Document text.
5.4. In the event that PPG accepts the Customer’s request to cancel an order for Goods in production or Services, the Customer will be liable to PPG for the costs of the Goods or Services to the extent that they have been created or provided, including all costs related to engineering and manufacturing.
5.5. In the event that PPG accepts the Customer’s request to cancel an order for made to order Goods or commissioned Goods for specific projects, PPG may retain any deposit paid by the Customer, and the Customer will be liable to PPG for any further costs of the Goods or Services to the extent that they have been created or provided, including all costs related to engineering and manufacturing.
6.1. Delivery dates quoted are estimated or indicative dates only and are based on the information available to PPG at the time that the Purchase Order is accepted. To the maximum extent permitted by law, any estimated delivery dates only are not binding on PPG. PPG will use all reasonable endeavours to meet any estimated delivery dates but will not be liable for any loss, consequential or otherwise, suffered by the Customer or any third party if Goods or Services are delayed or delivered on an alternative date.
6.2. To the maximum extent permitted by law, delays will not entitle the Customer or any third party to claim for financial loss or damages (whether direct or indirect), neither will they entitle the Customer to refuse delivery of the Goods or refuse to pay in full when the Goods are delivered.
6.3. Once the Goods leave PPG’s premises, PPG will not accept any liability for loss or damage, howsoever caused, in any stages of transit. Once the Goods have left PPG’s premises, the risk of damage passes wholly to the Customer or any agent that represents the Customer. However, if the Customer reports that Goods have been lost or damaged, PPG will use reasonable endeavors to assist the Customer with the claim against the shipping company.
6.4. In cases where Goods are being supplied for overseas export and forwarding, it is the Customer’s responsibility to ensure that:
(a) all documentation, legislation and regulations which apply or may apply to the import/export of the Goods are fully complied with; and
(b) all applicable taxes, duties and excise charges in respect of the import/export of the Goods are paid in full (by the Customer).
6.5. PPG accepts no liability for any costs associated with the exportation of Goods, including (but not limited to) any costs arising as a result of omissions and errors made by the Customer.
7. OWNERSHIP OF GOODS & TOOLING
7.1. All Goods shall remain the property of PPG until the Customer has paid the Price to PPG in full, in accordance with these Terms. Title to the Goods will pass to the Customer on the date that the Customer pays the Price in accordance with these Terms.
7.2. Where the Customer takes possession of the Goods before title passes, risk in the Goods will pass to the Customer. However, the Customer shall hold the Goods as the fiduciary agent of PPG. It is the Customer’s responsibility to store the Goods so they are identifiable as the property of PPG and shall allow access to representatives of PPG to visit the premises where the Goods are stored to check on or re-possess the Goods until such time as full payment of the Price is made in accordance with these Terms.

Data provided.
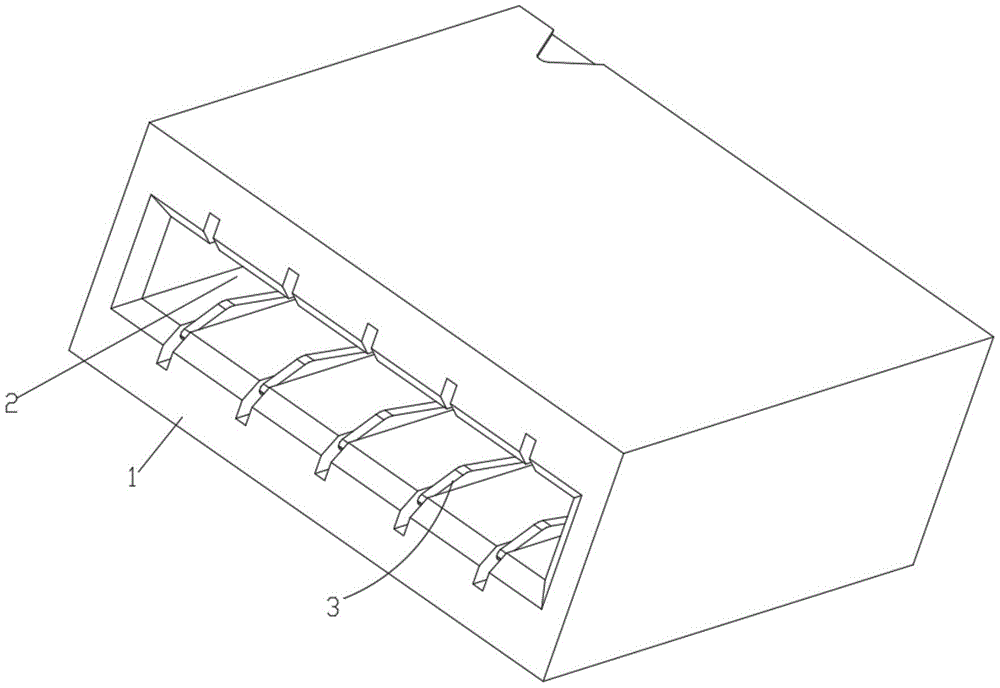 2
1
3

* * *

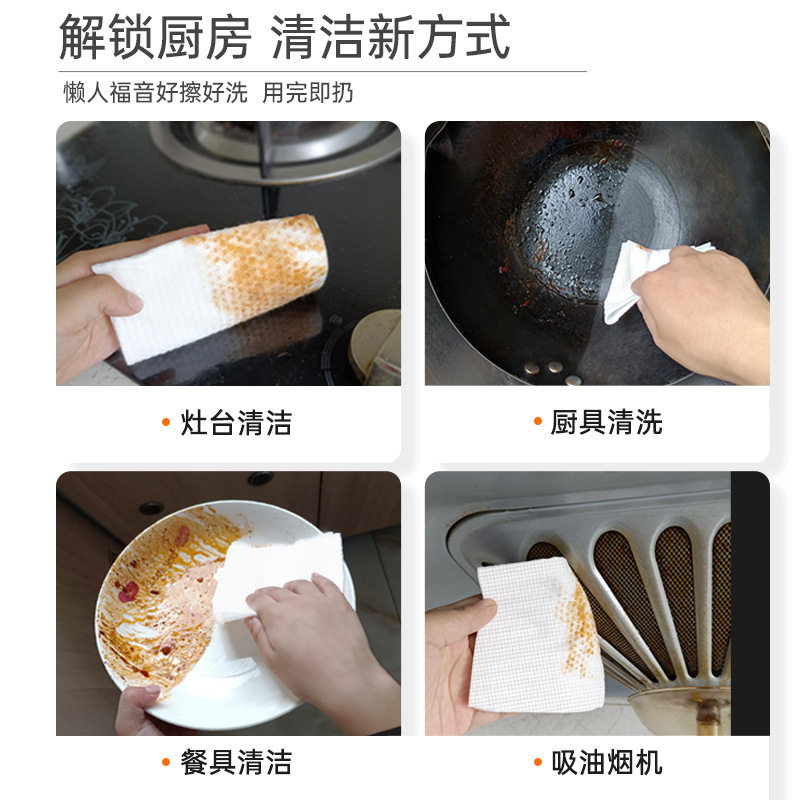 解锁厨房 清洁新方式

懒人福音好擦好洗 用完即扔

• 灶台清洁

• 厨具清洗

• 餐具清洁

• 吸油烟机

...

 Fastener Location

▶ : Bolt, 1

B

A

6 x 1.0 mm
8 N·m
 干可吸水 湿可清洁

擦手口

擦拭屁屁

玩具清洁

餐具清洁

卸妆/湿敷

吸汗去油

What to do.
[A] Answer these about the PPG terms, one line each:
(i) On what date does title to the Goods pass to the Customer?
(ii) At what point does the risk of damage pass wholly to the Customer or its agent?
(iii) If PPG accepts cancellation of an order for made to order Goods, what may PPG retain?
[B] Could you write the next part of the PPG terms, continuing on from their final sentence?

Written answers.
[A]
(i) On the date that the Customer pays the Price in accordance with these Terms.
(ii) Once the Goods have left PPG's premises.
(iii) Any deposit paid by the Customer.

[B]
7.3. If the Goods are not available or have been sold, then the Customer is liable to pay the full amount of the re-sale to PPG, notwithstanding any other claim or costs that PPG may have incurred in order to recover the debt.
7.4. For the avoidance of doubt, any tooling, equipment and fixtures that are invoiced at part-cost only are to remain the property of PPG until the Customer pays the Price in full to PPG, in accordance with these Terms.
8. PERSONAL PROPERTY SECURITIES ACT
8.1. Notwithstanding anything to the contrary contained in these Terms, the PPSA applies to these Terms.
8.2. For the purposes of the PPSA:
(a) terms used in this clause 8 that are defined in the PPSA have the same meaning as in the PPSA;
(b) these Terms are a security agreement and PPG has a purchase money security interest in all present and future Products supplied by PPG to the Customer and the proceeds of those Goods;
(c) the security interest is a continuing interest irrespective of whether there are monies or obligations owing by the Customer at any particular time; and
(d) the Customer must do whatever is necessary in order to give a valid security interest over the Goods which is able to be registered by PPG on the Personal Property Securities Register.
8.3. The security interest arising under this clause 8 attaches to the Goods when the Goods are collected or dispatched from PPG’s premises and not at any later time.
8.4. Where permitted by the PPSA, the Customer waives any rights to receive the notifications, verifications, disclosures or other documentation specified under sections 95, 118, 121(4), 130, 132(3)(d), 132(4), 135 and 157 of the PPSA.
8.5. PPG and the Customer agree to contract out of and nothing in the provisions of sections 96, 125, 129, 142 and 143 of the PPSA will apply to these Terms.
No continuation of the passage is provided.